* ARTICLE:
- Born: Singapore
- Occupation: Entrepreneur
- Known for: High end fashion design and creation

= Farah Khan (businesswoman) =

Singaporean businesswoman

Farah Khan is a Singaporean entrepreneur, the founder of the luxury retail fashion boutique Melium Group and the creative director of the Farah Khan label. In 2011, The Star listed her as one of the top 100 memorable women in Malaysia. In 2006, Khan received the Italian Star of Solidarity Order (The Ordine della Stella della Solidarietà Italiana) from the Italian Ambassador to Malaysia Alessandro Busacca in conjunction with his country's national day. This award honours foreign personalities who strengthen ties between Italy and foreign countries in terms of culture, language, humanitarian actions.

* REQUEST:
List every area named in the Farah Khan article in which the Italian Star of Solidarity Order honors foreign personalities for strengthening ties with Italy.

* SUPPLIED RECORDS:
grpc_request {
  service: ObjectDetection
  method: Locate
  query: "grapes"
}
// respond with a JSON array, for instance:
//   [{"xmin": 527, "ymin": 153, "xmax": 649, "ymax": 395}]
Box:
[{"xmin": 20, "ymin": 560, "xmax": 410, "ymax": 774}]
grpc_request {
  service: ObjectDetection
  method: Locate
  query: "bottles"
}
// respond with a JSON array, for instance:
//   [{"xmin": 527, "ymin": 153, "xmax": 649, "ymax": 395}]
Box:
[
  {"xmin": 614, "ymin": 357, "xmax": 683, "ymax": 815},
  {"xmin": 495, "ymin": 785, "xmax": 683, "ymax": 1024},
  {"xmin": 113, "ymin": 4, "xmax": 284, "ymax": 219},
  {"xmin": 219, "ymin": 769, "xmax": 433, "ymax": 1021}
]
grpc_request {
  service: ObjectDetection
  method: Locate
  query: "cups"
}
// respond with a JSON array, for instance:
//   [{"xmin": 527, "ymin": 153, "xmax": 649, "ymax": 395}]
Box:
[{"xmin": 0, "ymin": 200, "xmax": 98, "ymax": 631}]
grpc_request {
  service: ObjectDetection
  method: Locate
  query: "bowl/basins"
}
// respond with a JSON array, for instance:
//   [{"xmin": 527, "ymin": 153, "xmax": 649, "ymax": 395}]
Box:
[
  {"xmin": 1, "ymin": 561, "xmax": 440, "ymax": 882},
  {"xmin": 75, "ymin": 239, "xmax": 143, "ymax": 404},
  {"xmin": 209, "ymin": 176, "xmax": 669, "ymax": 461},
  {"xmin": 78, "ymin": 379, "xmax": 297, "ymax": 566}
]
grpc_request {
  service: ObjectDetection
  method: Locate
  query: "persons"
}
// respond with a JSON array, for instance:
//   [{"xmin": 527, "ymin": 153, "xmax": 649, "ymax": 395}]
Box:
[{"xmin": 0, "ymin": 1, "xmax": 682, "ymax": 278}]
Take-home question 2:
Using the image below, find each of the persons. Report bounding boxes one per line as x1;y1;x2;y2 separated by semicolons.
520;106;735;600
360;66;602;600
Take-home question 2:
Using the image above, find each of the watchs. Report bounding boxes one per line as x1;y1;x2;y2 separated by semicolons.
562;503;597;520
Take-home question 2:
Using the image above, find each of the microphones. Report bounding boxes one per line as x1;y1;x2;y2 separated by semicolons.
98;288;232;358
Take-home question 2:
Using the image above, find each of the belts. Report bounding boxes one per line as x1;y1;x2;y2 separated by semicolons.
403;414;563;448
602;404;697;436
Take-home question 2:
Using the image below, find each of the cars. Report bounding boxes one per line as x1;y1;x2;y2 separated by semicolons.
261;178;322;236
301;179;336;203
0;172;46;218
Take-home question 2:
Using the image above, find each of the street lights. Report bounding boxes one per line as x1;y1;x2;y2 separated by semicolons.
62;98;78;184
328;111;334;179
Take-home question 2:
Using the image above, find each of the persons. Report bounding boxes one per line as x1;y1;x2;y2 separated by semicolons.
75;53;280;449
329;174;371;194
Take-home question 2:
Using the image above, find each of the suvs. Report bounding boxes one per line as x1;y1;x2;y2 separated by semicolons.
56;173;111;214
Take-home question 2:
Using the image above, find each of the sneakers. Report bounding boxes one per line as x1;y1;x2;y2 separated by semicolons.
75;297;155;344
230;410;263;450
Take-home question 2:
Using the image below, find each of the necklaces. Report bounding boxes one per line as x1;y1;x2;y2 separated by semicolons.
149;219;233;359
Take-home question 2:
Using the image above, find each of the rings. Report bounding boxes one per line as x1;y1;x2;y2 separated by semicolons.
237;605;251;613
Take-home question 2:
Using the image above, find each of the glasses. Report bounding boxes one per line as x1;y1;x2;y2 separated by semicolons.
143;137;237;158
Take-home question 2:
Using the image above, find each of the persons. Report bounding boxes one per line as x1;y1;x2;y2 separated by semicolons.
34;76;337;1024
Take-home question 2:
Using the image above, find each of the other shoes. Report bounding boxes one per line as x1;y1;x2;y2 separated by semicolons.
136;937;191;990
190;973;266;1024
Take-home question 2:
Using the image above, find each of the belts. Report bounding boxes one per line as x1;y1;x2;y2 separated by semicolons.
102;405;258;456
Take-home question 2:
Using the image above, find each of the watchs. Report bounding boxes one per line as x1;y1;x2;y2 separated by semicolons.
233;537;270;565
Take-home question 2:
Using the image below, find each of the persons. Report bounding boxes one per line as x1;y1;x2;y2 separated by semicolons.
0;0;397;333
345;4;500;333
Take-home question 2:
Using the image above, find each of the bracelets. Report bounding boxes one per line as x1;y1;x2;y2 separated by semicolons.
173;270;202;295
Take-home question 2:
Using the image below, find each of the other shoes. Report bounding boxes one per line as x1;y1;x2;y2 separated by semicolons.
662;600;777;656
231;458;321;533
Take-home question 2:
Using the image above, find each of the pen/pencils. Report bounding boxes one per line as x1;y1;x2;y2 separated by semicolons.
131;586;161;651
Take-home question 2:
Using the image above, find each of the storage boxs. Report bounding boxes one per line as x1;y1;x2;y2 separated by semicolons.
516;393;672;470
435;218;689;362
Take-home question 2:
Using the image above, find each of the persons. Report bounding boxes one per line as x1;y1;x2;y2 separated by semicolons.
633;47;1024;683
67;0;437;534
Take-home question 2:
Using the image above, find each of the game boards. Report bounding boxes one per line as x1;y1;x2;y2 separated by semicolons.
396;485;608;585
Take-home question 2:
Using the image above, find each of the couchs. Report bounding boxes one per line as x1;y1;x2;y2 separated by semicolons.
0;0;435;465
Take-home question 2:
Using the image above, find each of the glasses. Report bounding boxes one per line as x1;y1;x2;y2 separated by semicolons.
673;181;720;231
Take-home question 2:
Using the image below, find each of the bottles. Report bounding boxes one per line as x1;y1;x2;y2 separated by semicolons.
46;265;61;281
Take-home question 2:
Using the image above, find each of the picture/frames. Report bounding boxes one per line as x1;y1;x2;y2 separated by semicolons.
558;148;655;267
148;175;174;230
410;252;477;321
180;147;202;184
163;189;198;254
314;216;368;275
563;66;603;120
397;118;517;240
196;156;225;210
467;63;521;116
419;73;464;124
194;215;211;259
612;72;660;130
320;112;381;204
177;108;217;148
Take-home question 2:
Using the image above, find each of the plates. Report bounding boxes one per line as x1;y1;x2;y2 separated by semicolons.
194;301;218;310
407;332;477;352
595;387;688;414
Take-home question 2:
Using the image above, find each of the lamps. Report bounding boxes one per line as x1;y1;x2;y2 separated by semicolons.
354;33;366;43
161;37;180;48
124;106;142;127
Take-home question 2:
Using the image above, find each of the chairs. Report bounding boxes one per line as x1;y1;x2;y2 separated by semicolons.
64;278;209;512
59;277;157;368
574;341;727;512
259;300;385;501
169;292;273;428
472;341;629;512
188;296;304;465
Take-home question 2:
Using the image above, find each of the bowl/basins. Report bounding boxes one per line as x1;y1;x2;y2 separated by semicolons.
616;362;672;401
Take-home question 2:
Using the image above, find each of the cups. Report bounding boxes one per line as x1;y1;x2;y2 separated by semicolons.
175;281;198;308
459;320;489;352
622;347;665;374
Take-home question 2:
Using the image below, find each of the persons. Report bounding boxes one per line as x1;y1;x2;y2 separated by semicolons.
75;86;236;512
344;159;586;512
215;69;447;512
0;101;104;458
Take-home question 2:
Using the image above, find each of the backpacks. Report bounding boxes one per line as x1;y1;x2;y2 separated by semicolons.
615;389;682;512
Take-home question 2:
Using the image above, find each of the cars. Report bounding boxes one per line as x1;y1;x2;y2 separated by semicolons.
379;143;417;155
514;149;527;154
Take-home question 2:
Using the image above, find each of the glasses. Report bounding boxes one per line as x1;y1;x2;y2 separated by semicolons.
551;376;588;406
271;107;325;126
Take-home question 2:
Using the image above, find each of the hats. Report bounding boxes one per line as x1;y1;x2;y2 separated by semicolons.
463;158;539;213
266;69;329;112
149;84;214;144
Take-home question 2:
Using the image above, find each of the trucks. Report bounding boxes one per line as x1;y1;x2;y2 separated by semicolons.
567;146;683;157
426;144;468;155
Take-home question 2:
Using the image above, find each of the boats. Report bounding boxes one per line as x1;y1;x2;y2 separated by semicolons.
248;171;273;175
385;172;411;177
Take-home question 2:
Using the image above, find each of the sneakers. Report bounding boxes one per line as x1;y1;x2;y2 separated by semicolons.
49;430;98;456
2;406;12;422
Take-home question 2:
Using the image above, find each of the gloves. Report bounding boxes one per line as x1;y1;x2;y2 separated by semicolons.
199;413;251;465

* WRITTEN SOLUTION:
Culture, language, humanitarian actions